Die Notgeldausgaben entwickelten sich so zum willkommenen Nebengeschäft und die Gemeinden gaben immer weitere, für die Sammler bewusst interessant und attraktiv gestaltete Ausgaben aus. In Trafiken, Bahnhöfen und Papierfachgeschäften wurden die Notgeldausgaben, zumeist bestehend aus Werten von 10, 20 und 50 Hellern, verkauft und am Arbeitsplatz und im Schulhof mit Feuereifer getauscht. Mehr als 100.000 Notgeldsammler soll es damals in Österreich gegeben haben.
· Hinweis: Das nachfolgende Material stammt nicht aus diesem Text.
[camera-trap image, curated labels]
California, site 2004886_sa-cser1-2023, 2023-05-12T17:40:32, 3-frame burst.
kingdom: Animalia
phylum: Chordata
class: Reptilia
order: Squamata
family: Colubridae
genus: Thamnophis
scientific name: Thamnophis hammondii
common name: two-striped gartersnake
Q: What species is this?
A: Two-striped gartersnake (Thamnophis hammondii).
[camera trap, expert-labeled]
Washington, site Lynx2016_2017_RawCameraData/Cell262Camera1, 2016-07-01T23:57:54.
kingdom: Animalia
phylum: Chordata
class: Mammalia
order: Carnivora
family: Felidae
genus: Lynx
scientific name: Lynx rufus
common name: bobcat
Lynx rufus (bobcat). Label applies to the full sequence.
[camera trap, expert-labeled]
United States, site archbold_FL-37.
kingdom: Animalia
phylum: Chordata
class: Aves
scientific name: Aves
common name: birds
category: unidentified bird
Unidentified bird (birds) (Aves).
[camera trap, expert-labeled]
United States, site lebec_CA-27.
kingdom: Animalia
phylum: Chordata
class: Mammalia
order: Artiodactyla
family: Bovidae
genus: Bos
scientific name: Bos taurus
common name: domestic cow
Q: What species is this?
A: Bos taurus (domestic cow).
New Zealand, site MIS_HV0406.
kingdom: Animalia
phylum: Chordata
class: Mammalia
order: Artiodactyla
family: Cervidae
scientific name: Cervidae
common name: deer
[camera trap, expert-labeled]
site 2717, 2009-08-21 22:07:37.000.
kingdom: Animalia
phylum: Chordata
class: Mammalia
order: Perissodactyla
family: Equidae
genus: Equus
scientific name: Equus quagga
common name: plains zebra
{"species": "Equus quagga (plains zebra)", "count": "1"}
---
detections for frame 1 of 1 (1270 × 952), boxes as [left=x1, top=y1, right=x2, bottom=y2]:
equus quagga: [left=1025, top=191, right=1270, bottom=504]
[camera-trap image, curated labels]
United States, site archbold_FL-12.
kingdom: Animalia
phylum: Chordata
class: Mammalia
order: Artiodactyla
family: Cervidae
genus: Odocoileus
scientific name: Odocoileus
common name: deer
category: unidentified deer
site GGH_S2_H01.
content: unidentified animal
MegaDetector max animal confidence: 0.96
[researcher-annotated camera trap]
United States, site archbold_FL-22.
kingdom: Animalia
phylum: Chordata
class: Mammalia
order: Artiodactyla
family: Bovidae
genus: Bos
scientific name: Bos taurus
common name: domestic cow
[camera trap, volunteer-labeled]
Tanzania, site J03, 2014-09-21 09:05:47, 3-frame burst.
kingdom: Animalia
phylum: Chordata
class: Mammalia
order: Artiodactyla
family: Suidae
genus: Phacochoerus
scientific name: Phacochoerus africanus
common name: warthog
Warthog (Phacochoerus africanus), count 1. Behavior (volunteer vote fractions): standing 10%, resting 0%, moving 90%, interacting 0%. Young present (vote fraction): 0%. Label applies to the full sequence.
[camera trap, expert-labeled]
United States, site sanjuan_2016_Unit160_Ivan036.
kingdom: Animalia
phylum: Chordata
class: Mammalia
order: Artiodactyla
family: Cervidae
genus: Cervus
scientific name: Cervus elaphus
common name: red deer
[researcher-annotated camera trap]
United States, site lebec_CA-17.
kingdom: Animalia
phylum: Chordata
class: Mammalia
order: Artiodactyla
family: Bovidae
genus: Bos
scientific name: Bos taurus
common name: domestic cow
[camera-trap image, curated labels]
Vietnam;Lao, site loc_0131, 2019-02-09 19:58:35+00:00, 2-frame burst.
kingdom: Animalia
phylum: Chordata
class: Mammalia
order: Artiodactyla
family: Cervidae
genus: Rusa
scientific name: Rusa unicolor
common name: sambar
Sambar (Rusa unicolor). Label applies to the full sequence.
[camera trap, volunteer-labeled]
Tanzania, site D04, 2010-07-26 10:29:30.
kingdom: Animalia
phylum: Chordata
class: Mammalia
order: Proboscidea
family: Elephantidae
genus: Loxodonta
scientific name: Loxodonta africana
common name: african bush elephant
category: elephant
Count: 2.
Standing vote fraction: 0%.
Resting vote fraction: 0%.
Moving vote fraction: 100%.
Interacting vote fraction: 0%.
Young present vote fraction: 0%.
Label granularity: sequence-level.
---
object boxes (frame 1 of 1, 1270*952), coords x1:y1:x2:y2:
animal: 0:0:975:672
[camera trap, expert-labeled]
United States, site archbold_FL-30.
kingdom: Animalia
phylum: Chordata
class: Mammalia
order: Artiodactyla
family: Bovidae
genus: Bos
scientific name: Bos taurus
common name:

Als der Staat schließlich sein Ausgabemonopol für Banknoten wieder einforderte und die Ausgabe neuer Notgeldausgaben untersagte, ebbte der Sammelboom langsam wieder ab und heute ist diese Episode der österreichischen Geschichte fast vollkommen in Vergessen geraten.

Doch Notgeld wird auch heute noch gesammelt und viele der damals angelegten Sammlungen schlummern vergessen in Kellern und auf Dachböden. Es könnte sich durchaus lohnen, einen genauen Blick auf diese vergessenen Schätze zu machen, denn für einzelne Objekte werden in Sammlerkreisen und auf Auktionen bis zu tausend Euro bezahlt.

Im Vorjahr ist anlässlich des Landesjubiläums der Katalog „Notgeld Salzburg“ von Rudolf Richter erschienen (Verlag Frühwald). Nun sind in einem neuen zweibändigen Katalog des österreichischen Notgeldes 1914-1924 sind erstmals alle damals ausgegebenen Notgeldscheine erfasst und mit mehr als 8.500 farbigen Abbildungen dargestellt. Zu jeder dieser Ausgaben ist der heutige Sammlerwert mit angegeben. (pts)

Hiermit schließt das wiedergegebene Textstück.